**EXERCISE GOAL:** Format the lines between the one containing "If comparing pixel" and the one containing "Of the point", inclusive, as a Markdown table with the columns Row and Line. Put a sequential number in Row and the text of each line in Line, and omit blank lines.
start RECORDS SHOWN
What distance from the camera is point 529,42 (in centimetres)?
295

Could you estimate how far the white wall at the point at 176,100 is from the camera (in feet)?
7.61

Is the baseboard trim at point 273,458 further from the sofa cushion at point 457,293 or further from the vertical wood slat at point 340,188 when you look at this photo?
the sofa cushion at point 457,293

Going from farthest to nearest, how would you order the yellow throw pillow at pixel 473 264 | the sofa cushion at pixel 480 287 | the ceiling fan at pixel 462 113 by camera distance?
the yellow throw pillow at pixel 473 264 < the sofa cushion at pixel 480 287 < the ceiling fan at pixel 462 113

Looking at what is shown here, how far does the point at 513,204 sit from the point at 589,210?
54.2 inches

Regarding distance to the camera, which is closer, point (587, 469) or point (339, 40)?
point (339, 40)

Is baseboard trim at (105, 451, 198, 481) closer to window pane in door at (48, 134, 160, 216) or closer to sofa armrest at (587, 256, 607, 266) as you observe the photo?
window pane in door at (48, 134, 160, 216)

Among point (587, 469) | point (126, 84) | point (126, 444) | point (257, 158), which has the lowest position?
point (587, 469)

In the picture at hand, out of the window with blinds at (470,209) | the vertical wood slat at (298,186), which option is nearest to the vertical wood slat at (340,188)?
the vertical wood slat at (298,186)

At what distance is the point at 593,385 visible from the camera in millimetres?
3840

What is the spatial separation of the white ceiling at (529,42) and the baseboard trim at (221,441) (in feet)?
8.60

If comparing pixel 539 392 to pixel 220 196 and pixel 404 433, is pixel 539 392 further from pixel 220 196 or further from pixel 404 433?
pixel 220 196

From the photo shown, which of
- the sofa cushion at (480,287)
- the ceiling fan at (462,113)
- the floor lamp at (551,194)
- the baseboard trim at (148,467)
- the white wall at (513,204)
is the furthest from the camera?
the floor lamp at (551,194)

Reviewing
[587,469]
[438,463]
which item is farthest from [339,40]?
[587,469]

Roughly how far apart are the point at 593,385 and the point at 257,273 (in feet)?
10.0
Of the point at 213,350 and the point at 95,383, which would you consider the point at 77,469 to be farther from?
end RECORDS SHOWN
start RECORDS SHOWN
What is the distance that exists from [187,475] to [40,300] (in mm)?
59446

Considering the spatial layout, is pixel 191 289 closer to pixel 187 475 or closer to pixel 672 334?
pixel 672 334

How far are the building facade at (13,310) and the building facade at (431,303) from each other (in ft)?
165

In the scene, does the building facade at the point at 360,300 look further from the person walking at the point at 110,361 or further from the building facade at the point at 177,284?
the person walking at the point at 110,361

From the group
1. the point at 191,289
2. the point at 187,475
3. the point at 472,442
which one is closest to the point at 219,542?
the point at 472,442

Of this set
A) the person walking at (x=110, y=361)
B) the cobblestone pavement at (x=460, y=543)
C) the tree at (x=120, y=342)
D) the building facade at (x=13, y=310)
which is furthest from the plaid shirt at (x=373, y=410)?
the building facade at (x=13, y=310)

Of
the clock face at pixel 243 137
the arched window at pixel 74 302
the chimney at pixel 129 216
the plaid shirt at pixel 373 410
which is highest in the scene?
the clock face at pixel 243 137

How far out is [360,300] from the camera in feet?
end RECORDS SHOWN
**EXERCISE RESPONSE:**
| Row | Line |
|---|---|
| 1 | If comparing pixel 539 392 to pixel 220 196 and pixel 404 433, is pixel 539 392 further from pixel 220 196 or further from pixel 404 433? |
| 2 | pixel 220 196 |
| 3 | From the photo shown, which of |
| 4 | - the sofa cushion at (480,287) |
| 5 | - the ceiling fan at (462,113) |
| 6 | - the floor lamp at (551,194) |
| 7 | - the baseboard trim at (148,467) |
| 8 | - the white wall at (513,204) |
| 9 | is the furthest from the camera? |
| 10 | the floor lamp at (551,194) |
| 11 | Reviewing |
| 12 | [587,469] |
| 13 | [438,463] |
| 14 | which item is farthest from [339,40]? |
| 15 | [587,469] |
| 16 | Roughly how far apart are the point at 593,385 and the point at 257,273 (in feet)? |
| 17 | 10.0 |
| 18 | Of the point at 213,350 and the point at 95,383, which would you consider the point at 77,469 to be farther from? |